LEGENDA ACEH "PUTRI PUKES" MANUSIA MENJADI BATU
GUA Putri Pukes merupakan salah satu objek wisata di Kabupaten Aceh Tengah. Ceritanya diriwayatkan sebagai legenda antara mitos dan fakta. Betul tidaknya legenda Putri Pukes, hingga sekarang belum ada yang bisa memastikannya. Gua Putri Pukes tempat legenda itu diceritakan, kini sudah menjadi tempat wisata, tetapi sangat di sayangkan gua tempat manusia yang menjadi batu itu sudah disemen dan ditambah-tambah sehingga tidak lagi alami.
Di dalam gua Putri Pukes tersebut terdapat batu yang dipercayai adalah Putri Pukes yang telah menjadi batu, sumur besar, kendi yang sudah menjadi batu, tempat duduk untuk bertapa orang masa dahulu, alat pemotong zaman dahulu.
Abdullah, penjaga gua, Selasa (9/3) kepada Harian Aceh menceritakan, batu putri pukes tersebut membesar karena kadang-kadang batu tersebut menangis sehingga air mata yang keluar tersebut menjadi batu dan makin lama batu tersebut makin membesar.
Sementara sumur besar kata Abdullah, setiap tiga bulan air di sumur tersebut kering dan tidak ada air nya, bila ada air orang pintar akan datang untuk mengambil air tersebut. Sedangkan kendi yang telah menjadi batu tersebut pernah bawa oleh orang, tetapi dikembalikan lagi karena dilanda resah setelah mengambilnya. “Sedangkan tempat bertapa itu di gunakan oleh orang zaman dahulu untuk melakukan bertapa guna mencari ilmu dan alat pemotong (pisau) peninggalan manusia purbakala kata yang ditemukan di dalam goa putri pukes,” jelas Abdullah.
Tidak semua orang Gayo mengetahui cerita legenda Putri Pukes, sebagian dari orang Gayo itu mengetahui legenda itu tetapi tidak mengetahui bagaimana ceritanya. Menurut cerita dan informasi yang dikumpulkan dari berbagai sumber yang mengetahui tentang legenda Putri Pukes.
Gua Putri Pukes terletak di sebelah utara, tepatnya di Kampung Mendale, Kecamatan Kebayakan, Aceh Tengah Putri Pukes merupakan nama seorang gadis kesayangan dan anak satu-satunya yang berasal dari sebuah keluarga di Kampung Nosar, Kecamatan Bintang, Aceh Tengah.
Suatu hari dia, dijodohkan dengan seorang pria yang berasal dari Samar Kilang, Kecamatan Syiah Utama Kabupaten Aceh Tengah (sekarang Kabupaten Bener Meriah). Pernikahan pun dilaksanakan, berdasarkan adat setempat.
Mempelai wanita harus tinggal dan menetap di tempat mempelai pria. Setelah resepsi pernikahan di rumah mempelai wanita selesai, selanjutnya kedua mempelai diantar menuju tempat tinggal pria. Pihak mempelai wanita diantar yang dalam bahasa gayo disebut ‘munenes’ ke rumah pihak pria ke Kampung Simpang Tiga Bener Meriah.

Isi kumpulan data ->
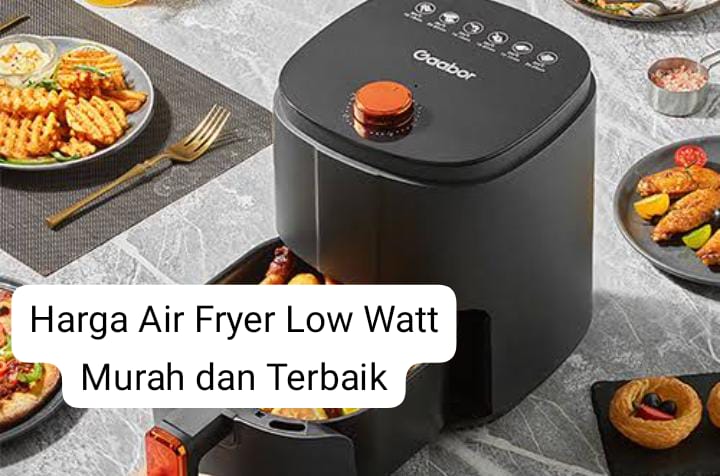 Harga Air Fryer Low Watt Mulai Rp300 Ribuan, Gak Perlu Takut Tagihan Listrik Membengkak Lagi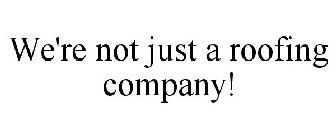 WE'RE NOT JUST A ROOFING COMPANY!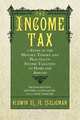 The Income Tax, Edwin R. A. Seligman 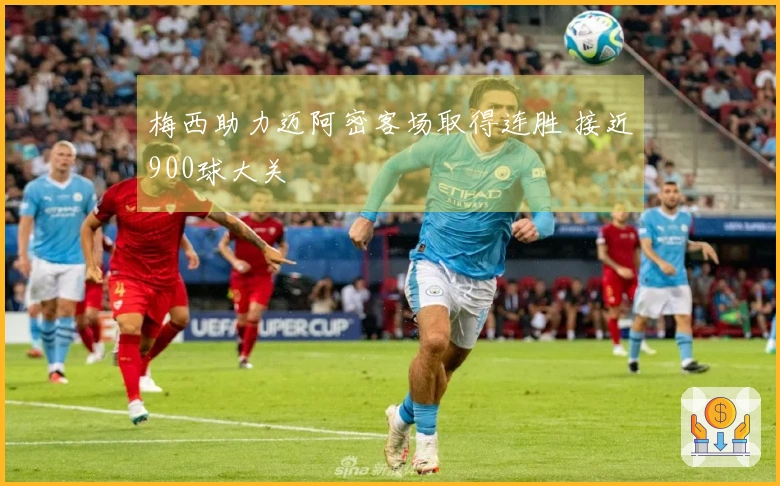 梅西助力迈阿密客场取得连胜 接近900球大关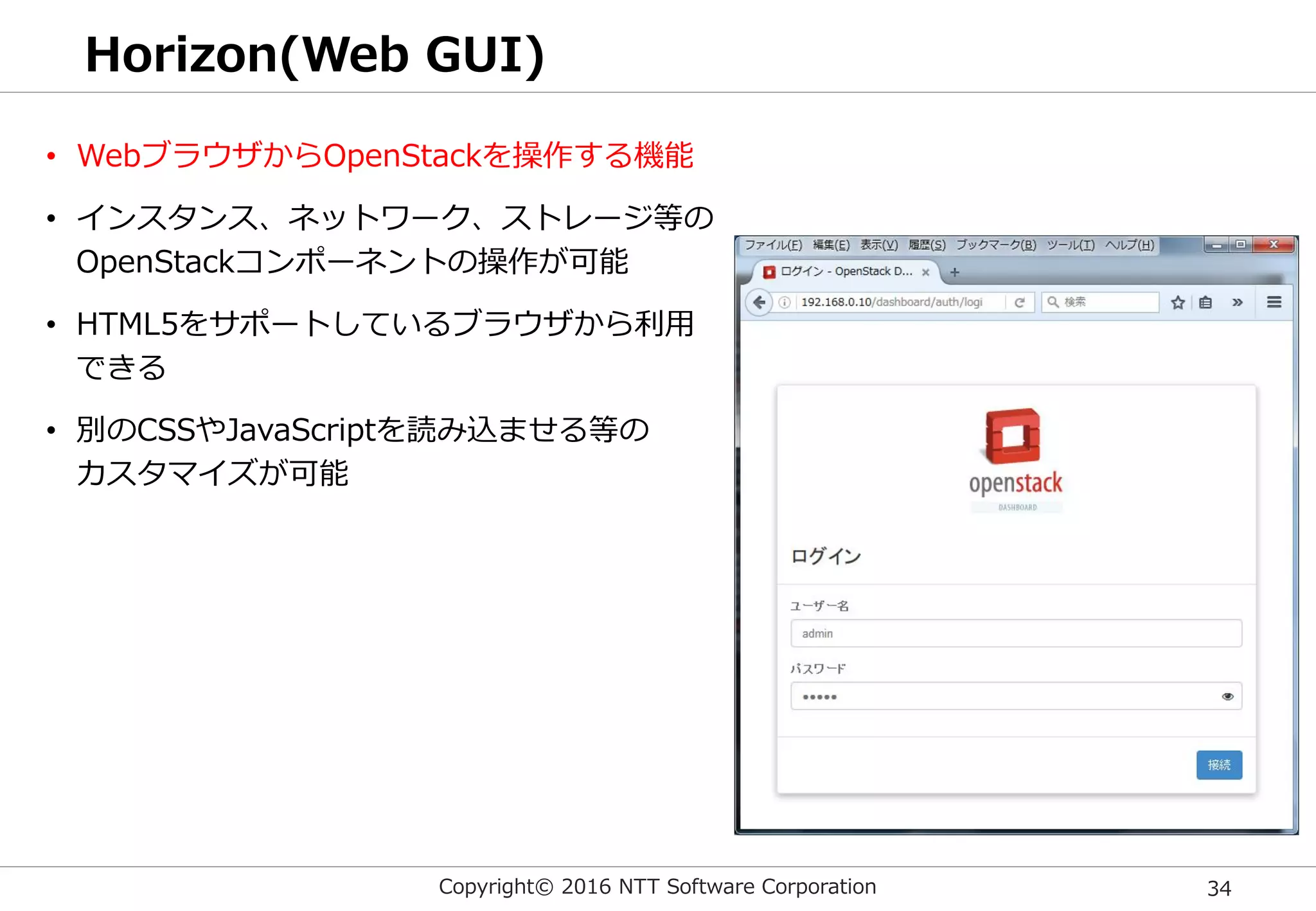 Copyright© 2016 NTT Software Corporation 34
Horizon(Web GUI)
• WebブラウザからOpenStackを操作する機能
• インスタンス、ネットワーク、ストレージ等の
OpenStackコンポーネントの操作が可能
• HTML5をサポートしているブラウザから利用
できる
• 別のCSSやJavaScriptを読み込ませる等の
カスタマイズが可能
 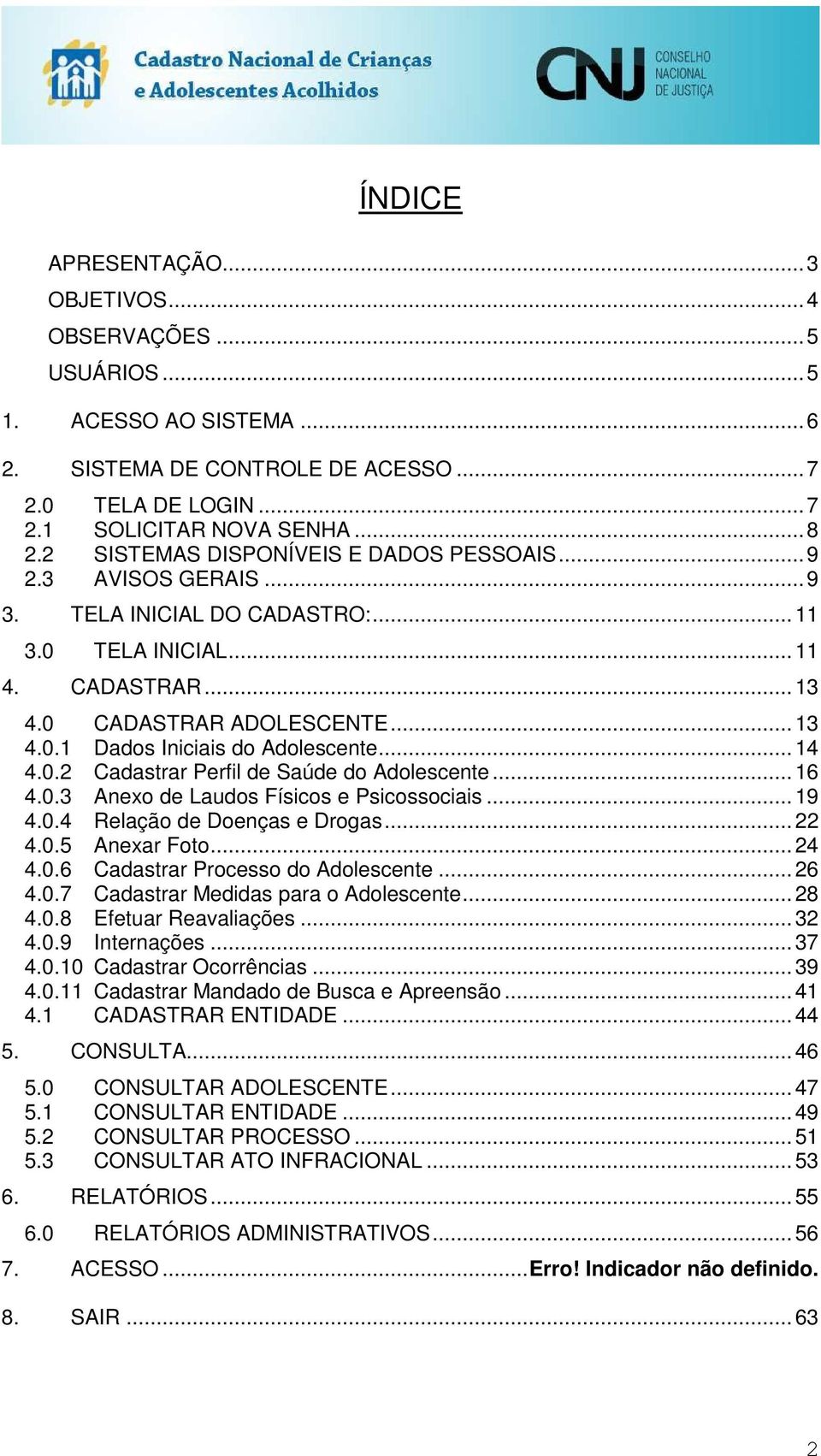 .. 14 4.0.2 Cadastrar Perfil de Saúde do Adolescente... 16 4.0.3 Anexo de Laudos Físicos e Psicossociais... 19 4.0.4 Relação de Doenças e Drogas... 22 4.0.5 Anexar Foto... 24 4.0.6 Cadastrar Processo do Adolescente.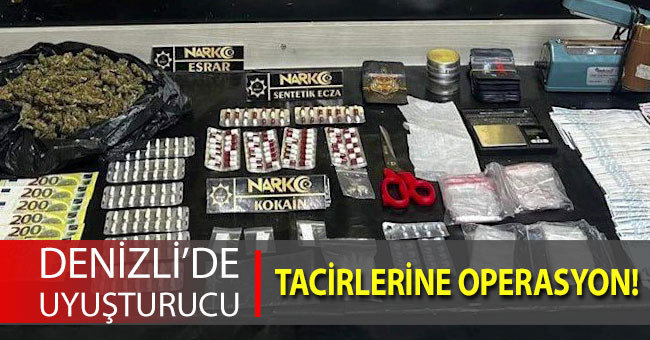 Denizli’de uyuşturucu tacirlerine operasyon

Tentang tugas ini ->
Menurut teks tentang legenda Putri Pukes, di kampung dan kecamatan mana Gua Putri Pukes berada?

Kotak jawaban ->
Di Kampung Mendale, Kecamatan Kebayakan, Aceh Tengah.